Rebecca Melançon served on the citizen’s task force charged with guiding the planning process. She told the Council that she wished Morrison and Tovo’s resolution had more teeth. “What I would like to see…is a much stronger resolution,” she said.
Task force member Mark Lind echoed those comments. “I really think that the task force needs to be put in control of the process, at long last, and city staff be directed to assist us in that,” he said.
Neighborhood activist Joan Bartz listed specific concerns, including her allegations that the city refused to provide data requested by citizens, failed to consider task force recommendations, and “used condescending language” when addressing task force members.
In a rare bit of agreement between neighborhoods and developers, the Real Estate Council of Austin’s Jeff Howard said that his organization is also in favor of the bulk of Tovo and Morrison’s resolution. “I…think that the citizens’ task force is ideally suited to take this plan and start processing it,” he said.
The delay will give the city’s Planning Commission a chance to weigh in on the issue before the Council again tackles Morrison and Tovo’s resolution. Coming into the Council meeting, Riley, a former Planning Commission chair, was concerned that language in the charter specifically reserved the review of the comprehensive plan for that body.

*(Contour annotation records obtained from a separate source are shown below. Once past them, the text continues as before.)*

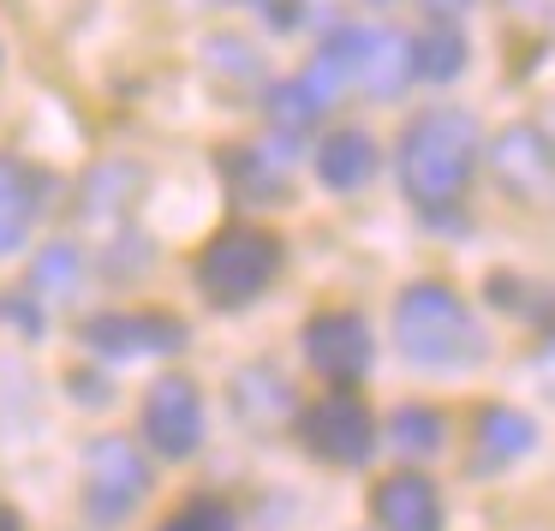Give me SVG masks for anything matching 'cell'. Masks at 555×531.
<instances>
[{
  "label": "cell",
  "instance_id": "cell-9",
  "mask_svg": "<svg viewBox=\"0 0 555 531\" xmlns=\"http://www.w3.org/2000/svg\"><path fill=\"white\" fill-rule=\"evenodd\" d=\"M323 61L335 66V73H352L359 85L383 90V96L412 73V49L400 37H388V30H340L323 49Z\"/></svg>",
  "mask_w": 555,
  "mask_h": 531
},
{
  "label": "cell",
  "instance_id": "cell-18",
  "mask_svg": "<svg viewBox=\"0 0 555 531\" xmlns=\"http://www.w3.org/2000/svg\"><path fill=\"white\" fill-rule=\"evenodd\" d=\"M388 430H395L400 454H436V448L448 442V424H442V412H436V406H400Z\"/></svg>",
  "mask_w": 555,
  "mask_h": 531
},
{
  "label": "cell",
  "instance_id": "cell-14",
  "mask_svg": "<svg viewBox=\"0 0 555 531\" xmlns=\"http://www.w3.org/2000/svg\"><path fill=\"white\" fill-rule=\"evenodd\" d=\"M335 66H311L305 78H293V85H281L275 96H269V114H275L287 132H305L311 120H323V108H328V96H335Z\"/></svg>",
  "mask_w": 555,
  "mask_h": 531
},
{
  "label": "cell",
  "instance_id": "cell-23",
  "mask_svg": "<svg viewBox=\"0 0 555 531\" xmlns=\"http://www.w3.org/2000/svg\"><path fill=\"white\" fill-rule=\"evenodd\" d=\"M0 531H25V526H18V514H13L7 502H0Z\"/></svg>",
  "mask_w": 555,
  "mask_h": 531
},
{
  "label": "cell",
  "instance_id": "cell-20",
  "mask_svg": "<svg viewBox=\"0 0 555 531\" xmlns=\"http://www.w3.org/2000/svg\"><path fill=\"white\" fill-rule=\"evenodd\" d=\"M156 531H233V514L221 502H185L180 514H168Z\"/></svg>",
  "mask_w": 555,
  "mask_h": 531
},
{
  "label": "cell",
  "instance_id": "cell-4",
  "mask_svg": "<svg viewBox=\"0 0 555 531\" xmlns=\"http://www.w3.org/2000/svg\"><path fill=\"white\" fill-rule=\"evenodd\" d=\"M150 490V466L126 436H102L85 459V507L96 519H126Z\"/></svg>",
  "mask_w": 555,
  "mask_h": 531
},
{
  "label": "cell",
  "instance_id": "cell-10",
  "mask_svg": "<svg viewBox=\"0 0 555 531\" xmlns=\"http://www.w3.org/2000/svg\"><path fill=\"white\" fill-rule=\"evenodd\" d=\"M376 526L383 531H442V495L424 471H395L376 483Z\"/></svg>",
  "mask_w": 555,
  "mask_h": 531
},
{
  "label": "cell",
  "instance_id": "cell-19",
  "mask_svg": "<svg viewBox=\"0 0 555 531\" xmlns=\"http://www.w3.org/2000/svg\"><path fill=\"white\" fill-rule=\"evenodd\" d=\"M73 275H78V257H73V245H54V251L37 263V275H30V287H37L42 299H61V293L73 287Z\"/></svg>",
  "mask_w": 555,
  "mask_h": 531
},
{
  "label": "cell",
  "instance_id": "cell-5",
  "mask_svg": "<svg viewBox=\"0 0 555 531\" xmlns=\"http://www.w3.org/2000/svg\"><path fill=\"white\" fill-rule=\"evenodd\" d=\"M305 448H311L317 459H328V466H364L376 448V424L371 412L359 406V394H347V388H335V394H323L311 412H305Z\"/></svg>",
  "mask_w": 555,
  "mask_h": 531
},
{
  "label": "cell",
  "instance_id": "cell-12",
  "mask_svg": "<svg viewBox=\"0 0 555 531\" xmlns=\"http://www.w3.org/2000/svg\"><path fill=\"white\" fill-rule=\"evenodd\" d=\"M42 180L25 168V161L0 156V251H13V245H25L30 221H37L42 209Z\"/></svg>",
  "mask_w": 555,
  "mask_h": 531
},
{
  "label": "cell",
  "instance_id": "cell-3",
  "mask_svg": "<svg viewBox=\"0 0 555 531\" xmlns=\"http://www.w3.org/2000/svg\"><path fill=\"white\" fill-rule=\"evenodd\" d=\"M281 269V239L263 228H221L216 239L197 251V287L209 293V305H251L257 293L275 281Z\"/></svg>",
  "mask_w": 555,
  "mask_h": 531
},
{
  "label": "cell",
  "instance_id": "cell-13",
  "mask_svg": "<svg viewBox=\"0 0 555 531\" xmlns=\"http://www.w3.org/2000/svg\"><path fill=\"white\" fill-rule=\"evenodd\" d=\"M495 173H502L514 192L538 197L543 185L555 180V150L543 144L538 132H526V126H519V132H507L502 144H495Z\"/></svg>",
  "mask_w": 555,
  "mask_h": 531
},
{
  "label": "cell",
  "instance_id": "cell-21",
  "mask_svg": "<svg viewBox=\"0 0 555 531\" xmlns=\"http://www.w3.org/2000/svg\"><path fill=\"white\" fill-rule=\"evenodd\" d=\"M257 7H263L275 25H293V18H299V0H257Z\"/></svg>",
  "mask_w": 555,
  "mask_h": 531
},
{
  "label": "cell",
  "instance_id": "cell-11",
  "mask_svg": "<svg viewBox=\"0 0 555 531\" xmlns=\"http://www.w3.org/2000/svg\"><path fill=\"white\" fill-rule=\"evenodd\" d=\"M531 442H538V424H531L526 412L483 406L478 424H472V466H478V471H502V466H514L519 454H531Z\"/></svg>",
  "mask_w": 555,
  "mask_h": 531
},
{
  "label": "cell",
  "instance_id": "cell-6",
  "mask_svg": "<svg viewBox=\"0 0 555 531\" xmlns=\"http://www.w3.org/2000/svg\"><path fill=\"white\" fill-rule=\"evenodd\" d=\"M305 359L335 388H352L371 371V328H364V316L359 311H317L305 323Z\"/></svg>",
  "mask_w": 555,
  "mask_h": 531
},
{
  "label": "cell",
  "instance_id": "cell-15",
  "mask_svg": "<svg viewBox=\"0 0 555 531\" xmlns=\"http://www.w3.org/2000/svg\"><path fill=\"white\" fill-rule=\"evenodd\" d=\"M317 173H323V185H335V192H359V185L376 173L371 132H335V138H323V150H317Z\"/></svg>",
  "mask_w": 555,
  "mask_h": 531
},
{
  "label": "cell",
  "instance_id": "cell-1",
  "mask_svg": "<svg viewBox=\"0 0 555 531\" xmlns=\"http://www.w3.org/2000/svg\"><path fill=\"white\" fill-rule=\"evenodd\" d=\"M478 168V126L460 108H430L400 132V180L424 216H442L460 204Z\"/></svg>",
  "mask_w": 555,
  "mask_h": 531
},
{
  "label": "cell",
  "instance_id": "cell-17",
  "mask_svg": "<svg viewBox=\"0 0 555 531\" xmlns=\"http://www.w3.org/2000/svg\"><path fill=\"white\" fill-rule=\"evenodd\" d=\"M406 49H412V73H418V78H436V85H442V78H454L460 66H466V37H460L448 18L424 25L418 37L406 42Z\"/></svg>",
  "mask_w": 555,
  "mask_h": 531
},
{
  "label": "cell",
  "instance_id": "cell-7",
  "mask_svg": "<svg viewBox=\"0 0 555 531\" xmlns=\"http://www.w3.org/2000/svg\"><path fill=\"white\" fill-rule=\"evenodd\" d=\"M144 436L168 459L197 454V442H204V394L185 376H162L144 394Z\"/></svg>",
  "mask_w": 555,
  "mask_h": 531
},
{
  "label": "cell",
  "instance_id": "cell-22",
  "mask_svg": "<svg viewBox=\"0 0 555 531\" xmlns=\"http://www.w3.org/2000/svg\"><path fill=\"white\" fill-rule=\"evenodd\" d=\"M424 7H430L436 18H454V13H466L472 0H424Z\"/></svg>",
  "mask_w": 555,
  "mask_h": 531
},
{
  "label": "cell",
  "instance_id": "cell-8",
  "mask_svg": "<svg viewBox=\"0 0 555 531\" xmlns=\"http://www.w3.org/2000/svg\"><path fill=\"white\" fill-rule=\"evenodd\" d=\"M85 340L108 359H144V352L185 347V323L168 311H102L85 323Z\"/></svg>",
  "mask_w": 555,
  "mask_h": 531
},
{
  "label": "cell",
  "instance_id": "cell-2",
  "mask_svg": "<svg viewBox=\"0 0 555 531\" xmlns=\"http://www.w3.org/2000/svg\"><path fill=\"white\" fill-rule=\"evenodd\" d=\"M395 340L412 364H460L478 352V328H472L466 305L448 287H436V281H418V287L400 293Z\"/></svg>",
  "mask_w": 555,
  "mask_h": 531
},
{
  "label": "cell",
  "instance_id": "cell-16",
  "mask_svg": "<svg viewBox=\"0 0 555 531\" xmlns=\"http://www.w3.org/2000/svg\"><path fill=\"white\" fill-rule=\"evenodd\" d=\"M221 173L240 192V204H287V180L275 173V161H263L251 144H233L221 156Z\"/></svg>",
  "mask_w": 555,
  "mask_h": 531
}]
</instances>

Riley added that he was confident that city staff and stakeholders would be able to tackle issues with the plan. He gently nudged his colleagues forward. “I want to encourage everybody to stay focused on that goal of establishing a process where the citizens can work cooperatively to cover all of this ground and get it figured out,” he said.
“This comprehensive plan is an opportunity for all of us to come together and develop our own work-product as a community,” Riley continued, “and to the extent that we fail at that it is a failure on our part as a community.”